Data segment:

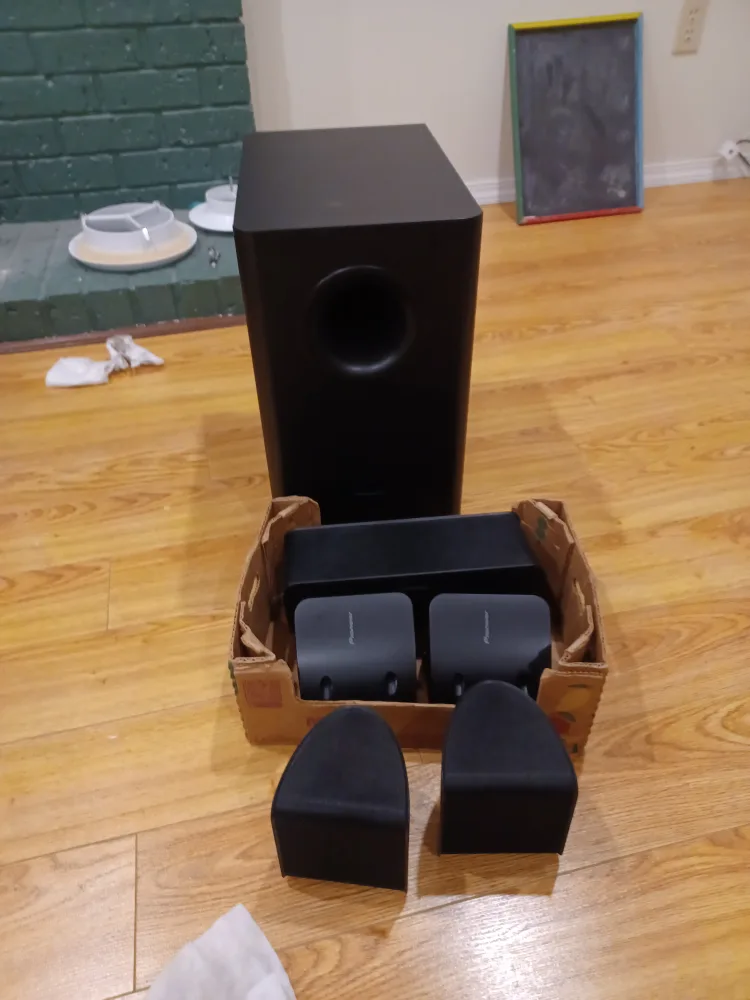 Pioneer Home Theatre 5.1 Speaker System image indicator(2)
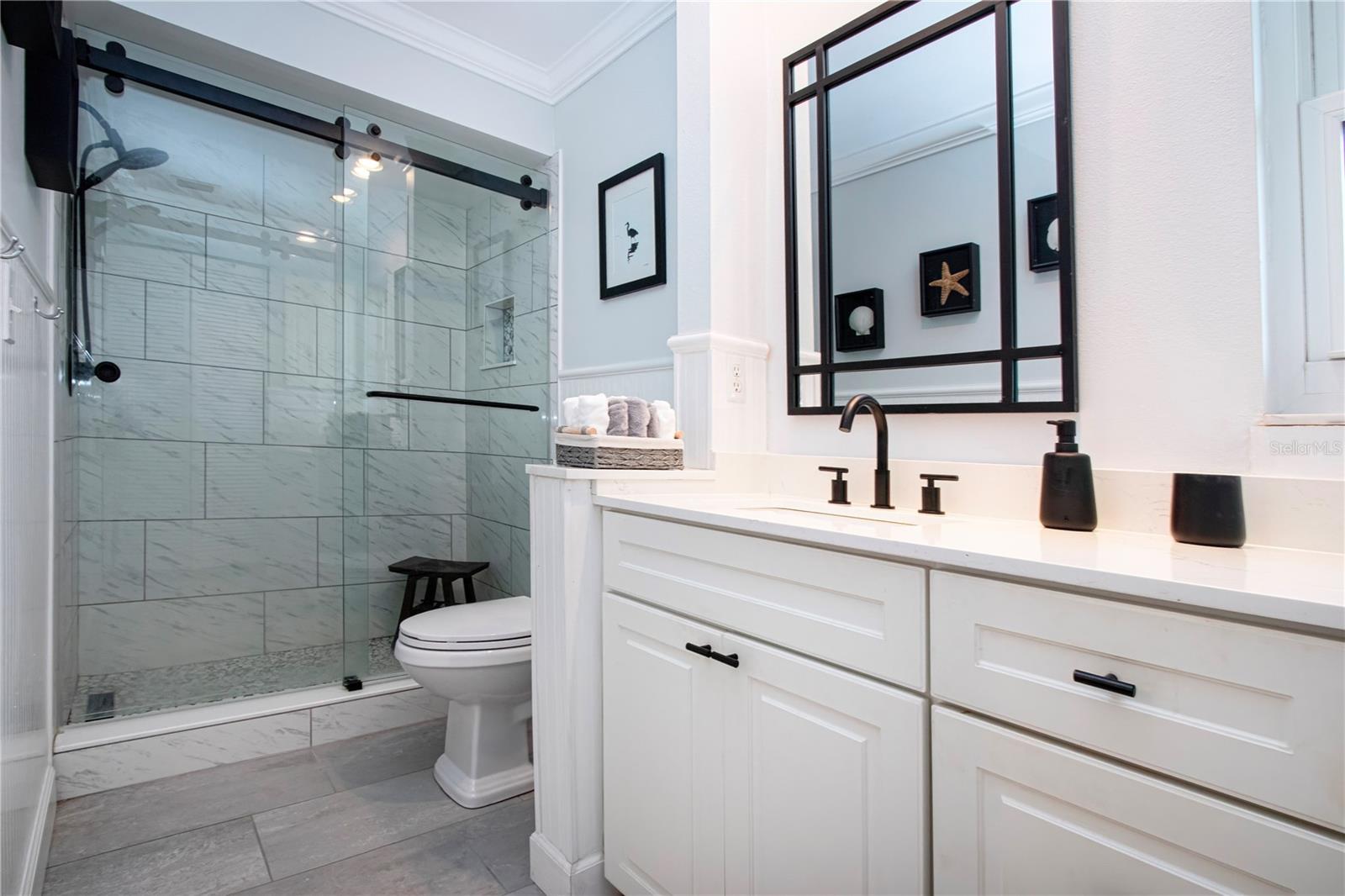 ISLAND VILLAGE - Residential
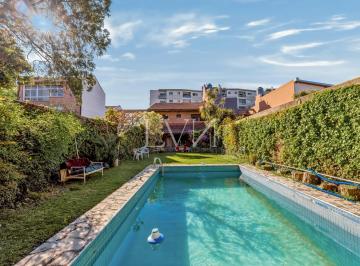 Casa · 265m² · 6 Ambientes · 2 Cocheras · Venta Casa 5 Amb en Coghlan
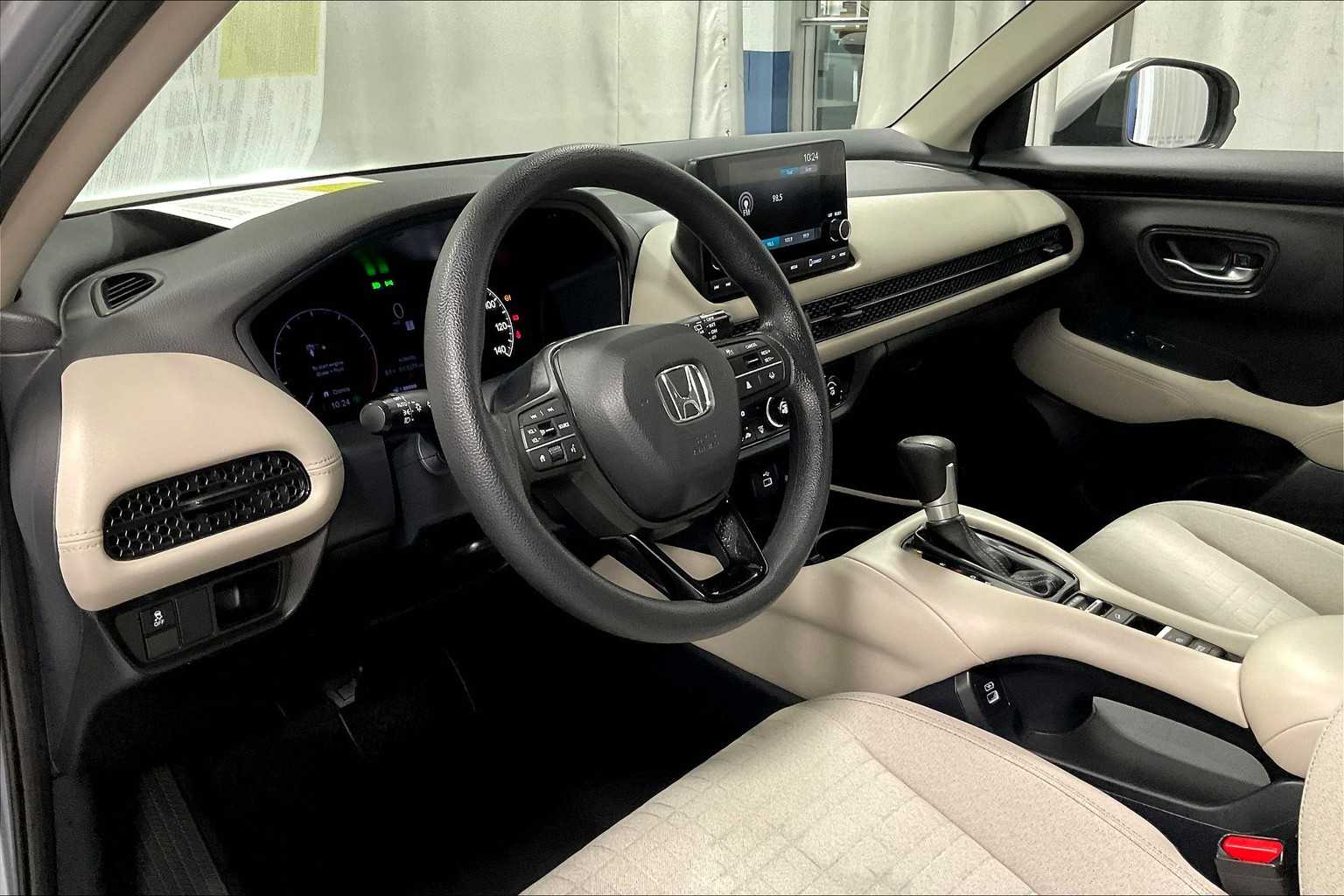 2023 Honda HR-V LX - Photo 8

Aim of the exercise: Here the job is to print the data above exactly, except for any pictures.

Reply to the task:
 Pioneer Home Theatre 5.1 Speaker System image indicator(2)
 ISLAND VILLAGE - Residential
 Casa · 265m² · 6 Ambientes · 2 Cocheras · Venta Casa 5 Amb en Coghlan
 2023 Honda HR-V LX - Photo 8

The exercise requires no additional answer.